- _WORK REQUIRED_: Restate the part of the feud text below that begins with "For conservative voters, many" and ends with "a wartime response.", renaming "Leo" as "Pope Leo".
— Start of TEXT PROVIDED —
Where this leaves the feud

The open questions are real. Leo has said he will keep preaching peace. Trump has said Leo is hurting the Catholic Church. Neither man has left himself an obvious off-ramp.

For conservative voters, many of them Catholic, the dispute creates an uncomfortable split. Trump's position on Iran, Venezuela, and immigration reflects priorities that most of his base shares: strength abroad, enforcement at home, and zero tolerance for leaders who empty their prisons into the United States. Leo's position reflects the Catholic Church's long-standing skepticism of war, which many of those same voters also respect.

The difference is that Leo chose to make his case in language that sounded less like pastoral teaching and more like political commentary, condemning "discourses of death" and the "delusion of omnipotence" at the precise moment American troops were engaged in combat. When a pope wades into wartime politics, he should expect a wartime response.

Trump gave him one. Whether it helps or hurts either man depends on who you think should stay in his lane, the president who was elected to defend American interests, or the pope who insists the Gospel compels him to speak against war. What's clear is that only one of them was elected by voters. The other answers to a different authority entirely.

When the leader of the Catholic Church starts sounding like a foreign-policy critic, he shouldn't be surprised when the president treats him like one.
— End of TEXT PROVIDED —
— Start of DATA PROVIDED —
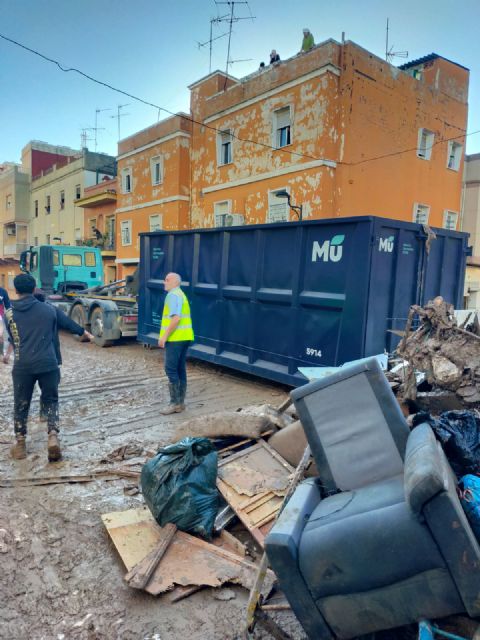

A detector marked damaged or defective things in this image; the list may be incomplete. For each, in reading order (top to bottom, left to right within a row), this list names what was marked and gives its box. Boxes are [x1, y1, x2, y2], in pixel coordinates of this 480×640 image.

damaged armchair [264, 358, 480, 636]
— End of DATA PROVIDED —
- _WRITTEN RESPONSE_:
For conservative voters, many of them Catholic, the dispute creates an uncomfortable split. Trump's position on Iran, Venezuela, and immigration reflects priorities that most of his base shares: strength abroad, enforcement at home, and zero tolerance for leaders who empty their prisons into the United States. Pope Leo's position reflects the Catholic Church's long-standing skepticism of war, which many of those same voters also respect.

The difference is that Pope Leo chose to make his case in language that sounded less like pastoral teaching and more like political commentary, condemning "discourses of death" and the "delusion of omnipotence" at the precise moment American troops were engaged in combat. When a pope wades into wartime politics, he should expect a wartime response.